Tener a dos actores de la talla de Helen Mirren y Donald Sutherland, encerrados en una caravana durante cerca de dos horas, suele ser suficiente aliciente para que surjan destellos de genialidad; y eso es lo que sucede con esta comedia existencial, que firma el responsable de El capital humano.

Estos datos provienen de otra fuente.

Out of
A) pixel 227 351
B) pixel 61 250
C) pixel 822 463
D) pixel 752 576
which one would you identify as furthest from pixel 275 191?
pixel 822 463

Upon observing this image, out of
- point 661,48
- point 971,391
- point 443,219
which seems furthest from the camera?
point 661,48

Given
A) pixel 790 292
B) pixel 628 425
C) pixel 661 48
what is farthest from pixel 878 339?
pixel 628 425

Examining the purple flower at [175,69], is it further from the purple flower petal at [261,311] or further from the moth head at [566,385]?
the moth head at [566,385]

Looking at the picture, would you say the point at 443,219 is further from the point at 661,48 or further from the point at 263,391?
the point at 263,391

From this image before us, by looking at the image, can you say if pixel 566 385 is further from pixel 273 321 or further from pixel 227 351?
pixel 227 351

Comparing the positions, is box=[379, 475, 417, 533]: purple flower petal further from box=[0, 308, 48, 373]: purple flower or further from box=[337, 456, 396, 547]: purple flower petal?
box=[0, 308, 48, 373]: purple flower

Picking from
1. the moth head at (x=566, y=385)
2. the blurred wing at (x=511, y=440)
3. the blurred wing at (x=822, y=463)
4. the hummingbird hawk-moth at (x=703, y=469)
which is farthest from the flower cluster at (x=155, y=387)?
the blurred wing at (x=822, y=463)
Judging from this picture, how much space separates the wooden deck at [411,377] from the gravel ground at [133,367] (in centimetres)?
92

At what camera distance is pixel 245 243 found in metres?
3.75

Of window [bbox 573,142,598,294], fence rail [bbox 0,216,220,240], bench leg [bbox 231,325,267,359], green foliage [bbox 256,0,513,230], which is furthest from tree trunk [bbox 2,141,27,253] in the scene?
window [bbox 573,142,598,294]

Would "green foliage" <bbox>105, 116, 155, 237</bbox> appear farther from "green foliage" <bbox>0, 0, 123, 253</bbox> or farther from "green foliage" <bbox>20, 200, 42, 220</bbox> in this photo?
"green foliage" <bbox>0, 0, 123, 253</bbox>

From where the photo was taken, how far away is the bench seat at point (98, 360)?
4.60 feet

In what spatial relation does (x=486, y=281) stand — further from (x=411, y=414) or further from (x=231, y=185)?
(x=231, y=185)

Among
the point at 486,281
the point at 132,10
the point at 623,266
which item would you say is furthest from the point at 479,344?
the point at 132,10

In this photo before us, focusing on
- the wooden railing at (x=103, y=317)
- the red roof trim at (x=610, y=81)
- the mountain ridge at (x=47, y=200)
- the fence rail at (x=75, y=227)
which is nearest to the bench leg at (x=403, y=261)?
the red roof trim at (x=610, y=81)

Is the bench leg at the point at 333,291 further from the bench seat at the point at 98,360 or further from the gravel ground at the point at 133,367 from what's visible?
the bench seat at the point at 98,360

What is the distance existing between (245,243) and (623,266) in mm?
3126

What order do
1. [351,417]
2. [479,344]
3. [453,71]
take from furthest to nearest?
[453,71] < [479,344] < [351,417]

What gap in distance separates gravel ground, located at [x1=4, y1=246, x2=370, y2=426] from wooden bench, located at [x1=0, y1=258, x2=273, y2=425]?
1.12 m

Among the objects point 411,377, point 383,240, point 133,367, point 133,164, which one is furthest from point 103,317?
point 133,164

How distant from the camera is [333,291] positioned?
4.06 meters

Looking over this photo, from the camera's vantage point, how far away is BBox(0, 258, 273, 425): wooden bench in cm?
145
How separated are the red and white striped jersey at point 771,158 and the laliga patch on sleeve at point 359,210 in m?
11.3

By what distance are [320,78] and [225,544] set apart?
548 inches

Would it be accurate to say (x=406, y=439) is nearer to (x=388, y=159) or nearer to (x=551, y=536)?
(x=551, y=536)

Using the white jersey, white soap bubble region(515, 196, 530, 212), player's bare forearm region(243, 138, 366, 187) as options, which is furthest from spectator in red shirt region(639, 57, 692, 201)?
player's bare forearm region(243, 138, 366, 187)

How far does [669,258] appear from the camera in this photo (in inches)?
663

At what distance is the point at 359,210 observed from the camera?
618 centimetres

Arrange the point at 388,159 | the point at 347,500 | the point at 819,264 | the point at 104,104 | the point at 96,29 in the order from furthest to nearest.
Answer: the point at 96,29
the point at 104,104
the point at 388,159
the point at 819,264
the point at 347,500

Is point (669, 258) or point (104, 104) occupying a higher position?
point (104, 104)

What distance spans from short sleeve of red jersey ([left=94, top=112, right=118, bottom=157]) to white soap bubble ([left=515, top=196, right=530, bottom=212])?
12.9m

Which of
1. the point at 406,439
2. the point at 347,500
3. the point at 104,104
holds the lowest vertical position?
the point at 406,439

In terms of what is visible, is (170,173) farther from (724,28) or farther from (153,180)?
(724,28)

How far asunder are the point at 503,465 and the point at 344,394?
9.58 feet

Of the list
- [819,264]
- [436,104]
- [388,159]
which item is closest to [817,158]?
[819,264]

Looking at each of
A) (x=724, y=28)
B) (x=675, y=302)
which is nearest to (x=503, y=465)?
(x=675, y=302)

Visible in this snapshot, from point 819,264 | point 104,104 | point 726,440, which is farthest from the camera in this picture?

Sin un guion especialmente brillante, basado en la novela The Leisure Seeker de Michael Zadoorian, el cineasta transalpino otorga el total interés de la trama al trabajo conjunto de la pareja formada por Mirren y Sutherland, quienes agradecen el encargo con unas caracterizaciones plenas de intensidad y cercanía: verosímiles y comprensibles ante los obstáculos a los que les enfrenta el argumento.

La historia comienza cuando un matrimonio de ancianos decide embarcarse en un viaje por carretera, con destino a la casa donde se suicidó Ernest Hemingway (meta situada en Key West). La aventura ha sido planeada por la mujer (Ella Spencer), simplemente para dar gusto a su marido John: un antiguo profesor de literatura que padece Alzheimer. Pero el trayecto no va a ser sencillo, ya que a la dama se le ha diagnosticado un cáncer terminal de colon.